Start of Records to process
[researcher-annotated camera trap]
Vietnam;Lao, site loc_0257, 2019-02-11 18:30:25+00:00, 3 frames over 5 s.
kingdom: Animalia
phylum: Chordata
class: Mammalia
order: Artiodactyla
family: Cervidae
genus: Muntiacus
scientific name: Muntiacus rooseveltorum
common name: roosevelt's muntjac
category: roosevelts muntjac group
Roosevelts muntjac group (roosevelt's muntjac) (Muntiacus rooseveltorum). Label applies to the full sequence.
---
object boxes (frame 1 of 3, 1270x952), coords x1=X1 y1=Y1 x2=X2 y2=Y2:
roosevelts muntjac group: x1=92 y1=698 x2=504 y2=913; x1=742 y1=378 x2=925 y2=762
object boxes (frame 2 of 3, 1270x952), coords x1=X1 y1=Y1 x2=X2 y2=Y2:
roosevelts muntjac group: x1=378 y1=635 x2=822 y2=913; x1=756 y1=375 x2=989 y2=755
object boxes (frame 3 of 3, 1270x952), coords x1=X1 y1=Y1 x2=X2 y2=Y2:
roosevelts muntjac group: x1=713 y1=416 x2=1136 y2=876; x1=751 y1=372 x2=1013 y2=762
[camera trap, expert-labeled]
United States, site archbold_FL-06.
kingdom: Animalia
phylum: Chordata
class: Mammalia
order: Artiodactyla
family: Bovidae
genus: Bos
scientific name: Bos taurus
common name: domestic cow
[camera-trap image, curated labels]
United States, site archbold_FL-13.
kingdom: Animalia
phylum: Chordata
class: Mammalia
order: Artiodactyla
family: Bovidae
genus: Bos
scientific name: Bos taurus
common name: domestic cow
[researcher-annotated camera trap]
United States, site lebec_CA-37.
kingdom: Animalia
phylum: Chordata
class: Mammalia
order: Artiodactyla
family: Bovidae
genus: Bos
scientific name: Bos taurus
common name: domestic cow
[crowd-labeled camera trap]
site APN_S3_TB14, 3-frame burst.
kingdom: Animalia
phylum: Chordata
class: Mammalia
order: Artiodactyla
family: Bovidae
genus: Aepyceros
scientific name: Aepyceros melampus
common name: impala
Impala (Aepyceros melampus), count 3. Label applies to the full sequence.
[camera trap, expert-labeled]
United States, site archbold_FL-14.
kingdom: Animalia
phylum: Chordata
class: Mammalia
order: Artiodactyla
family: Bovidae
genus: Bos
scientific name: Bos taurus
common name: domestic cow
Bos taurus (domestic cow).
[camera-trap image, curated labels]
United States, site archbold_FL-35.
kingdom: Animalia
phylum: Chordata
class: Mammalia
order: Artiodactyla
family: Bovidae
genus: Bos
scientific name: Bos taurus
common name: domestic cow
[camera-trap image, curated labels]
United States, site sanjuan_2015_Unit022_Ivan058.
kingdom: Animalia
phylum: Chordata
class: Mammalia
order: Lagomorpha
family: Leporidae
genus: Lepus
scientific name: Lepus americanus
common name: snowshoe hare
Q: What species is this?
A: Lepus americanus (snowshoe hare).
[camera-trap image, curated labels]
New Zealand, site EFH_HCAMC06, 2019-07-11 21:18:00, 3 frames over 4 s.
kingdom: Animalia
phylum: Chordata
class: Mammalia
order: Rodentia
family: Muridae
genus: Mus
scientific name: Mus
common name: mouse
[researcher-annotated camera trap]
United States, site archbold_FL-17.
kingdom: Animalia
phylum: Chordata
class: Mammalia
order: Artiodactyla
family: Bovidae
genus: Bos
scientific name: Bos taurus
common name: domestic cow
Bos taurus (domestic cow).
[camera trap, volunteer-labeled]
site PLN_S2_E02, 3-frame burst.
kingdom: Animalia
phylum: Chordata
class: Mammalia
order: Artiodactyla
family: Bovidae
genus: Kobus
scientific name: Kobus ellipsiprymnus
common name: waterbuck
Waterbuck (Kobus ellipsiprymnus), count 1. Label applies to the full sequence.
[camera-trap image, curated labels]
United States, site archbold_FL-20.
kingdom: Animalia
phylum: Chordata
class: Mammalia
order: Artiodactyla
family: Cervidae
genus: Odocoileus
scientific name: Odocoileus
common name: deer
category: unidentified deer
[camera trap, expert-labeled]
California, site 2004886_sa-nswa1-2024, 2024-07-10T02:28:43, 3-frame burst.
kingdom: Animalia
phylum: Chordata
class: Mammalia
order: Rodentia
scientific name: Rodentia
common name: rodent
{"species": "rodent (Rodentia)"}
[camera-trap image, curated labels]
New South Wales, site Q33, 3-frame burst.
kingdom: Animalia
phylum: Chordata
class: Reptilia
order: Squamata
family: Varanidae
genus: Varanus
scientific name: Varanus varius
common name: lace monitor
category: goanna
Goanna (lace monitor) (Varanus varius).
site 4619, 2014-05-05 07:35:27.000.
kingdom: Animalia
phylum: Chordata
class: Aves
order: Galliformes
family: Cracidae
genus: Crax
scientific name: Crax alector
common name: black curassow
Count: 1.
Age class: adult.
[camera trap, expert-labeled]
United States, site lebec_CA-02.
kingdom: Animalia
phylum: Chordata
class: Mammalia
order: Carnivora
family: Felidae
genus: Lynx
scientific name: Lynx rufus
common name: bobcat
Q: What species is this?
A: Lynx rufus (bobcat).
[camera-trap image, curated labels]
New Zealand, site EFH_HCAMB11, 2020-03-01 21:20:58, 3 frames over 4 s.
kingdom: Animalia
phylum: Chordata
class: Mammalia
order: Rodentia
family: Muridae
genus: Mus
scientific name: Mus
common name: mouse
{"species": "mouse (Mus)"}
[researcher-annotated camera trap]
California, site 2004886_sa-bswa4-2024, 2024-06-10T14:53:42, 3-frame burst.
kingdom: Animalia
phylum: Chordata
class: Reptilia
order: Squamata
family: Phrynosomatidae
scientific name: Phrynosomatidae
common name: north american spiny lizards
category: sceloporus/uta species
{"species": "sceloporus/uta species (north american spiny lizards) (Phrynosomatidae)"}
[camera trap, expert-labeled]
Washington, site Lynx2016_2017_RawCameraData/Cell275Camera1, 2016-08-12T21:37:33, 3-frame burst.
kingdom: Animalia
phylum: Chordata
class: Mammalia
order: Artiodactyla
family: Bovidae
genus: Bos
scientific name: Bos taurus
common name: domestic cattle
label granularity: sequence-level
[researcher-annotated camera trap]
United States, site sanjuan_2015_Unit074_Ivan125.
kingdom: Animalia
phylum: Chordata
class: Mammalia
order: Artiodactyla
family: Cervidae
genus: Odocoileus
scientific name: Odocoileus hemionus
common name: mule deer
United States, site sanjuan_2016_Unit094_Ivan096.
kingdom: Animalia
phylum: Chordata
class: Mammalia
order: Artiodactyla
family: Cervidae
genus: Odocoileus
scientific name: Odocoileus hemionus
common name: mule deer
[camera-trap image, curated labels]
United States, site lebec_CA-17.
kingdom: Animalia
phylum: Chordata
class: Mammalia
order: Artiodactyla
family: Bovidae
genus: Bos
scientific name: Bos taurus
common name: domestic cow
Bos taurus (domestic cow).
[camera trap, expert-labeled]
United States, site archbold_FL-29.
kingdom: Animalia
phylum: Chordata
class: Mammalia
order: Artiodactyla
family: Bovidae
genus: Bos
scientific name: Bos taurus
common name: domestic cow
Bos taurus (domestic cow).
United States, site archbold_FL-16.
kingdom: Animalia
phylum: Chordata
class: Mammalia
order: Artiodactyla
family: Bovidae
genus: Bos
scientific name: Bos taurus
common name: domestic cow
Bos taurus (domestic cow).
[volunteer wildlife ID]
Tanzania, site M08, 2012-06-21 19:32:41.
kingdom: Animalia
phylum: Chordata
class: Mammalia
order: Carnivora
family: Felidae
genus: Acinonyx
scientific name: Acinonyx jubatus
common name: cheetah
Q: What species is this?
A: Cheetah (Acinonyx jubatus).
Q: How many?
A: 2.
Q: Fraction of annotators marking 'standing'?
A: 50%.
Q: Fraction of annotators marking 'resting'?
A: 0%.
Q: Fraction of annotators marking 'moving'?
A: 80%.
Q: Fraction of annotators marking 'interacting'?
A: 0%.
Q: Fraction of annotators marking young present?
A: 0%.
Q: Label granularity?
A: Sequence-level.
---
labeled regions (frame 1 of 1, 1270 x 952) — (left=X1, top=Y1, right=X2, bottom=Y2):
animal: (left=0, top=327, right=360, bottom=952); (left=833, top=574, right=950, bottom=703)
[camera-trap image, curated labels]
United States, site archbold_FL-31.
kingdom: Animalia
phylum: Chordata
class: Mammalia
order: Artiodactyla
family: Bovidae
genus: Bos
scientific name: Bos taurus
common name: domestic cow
End of Records to process
Instructions for the task: In the data above, which lines lie between the line with "order: Galliformes" and the line with "genus: Lynx", inclusive? Print those lines exactly and nothing else.

Solution for this exercise:
order: Galliformes
family: Cracidae
genus: Crax
scientific name: Crax alector
common name: black curassow
Count: 1.
Age class: adult.
[camera trap, expert-labeled]
United States, site lebec_CA-02.
kingdom: Animalia
phylum: Chordata
class: Mammalia
order: Carnivora
family: Felidae
genus: Lynx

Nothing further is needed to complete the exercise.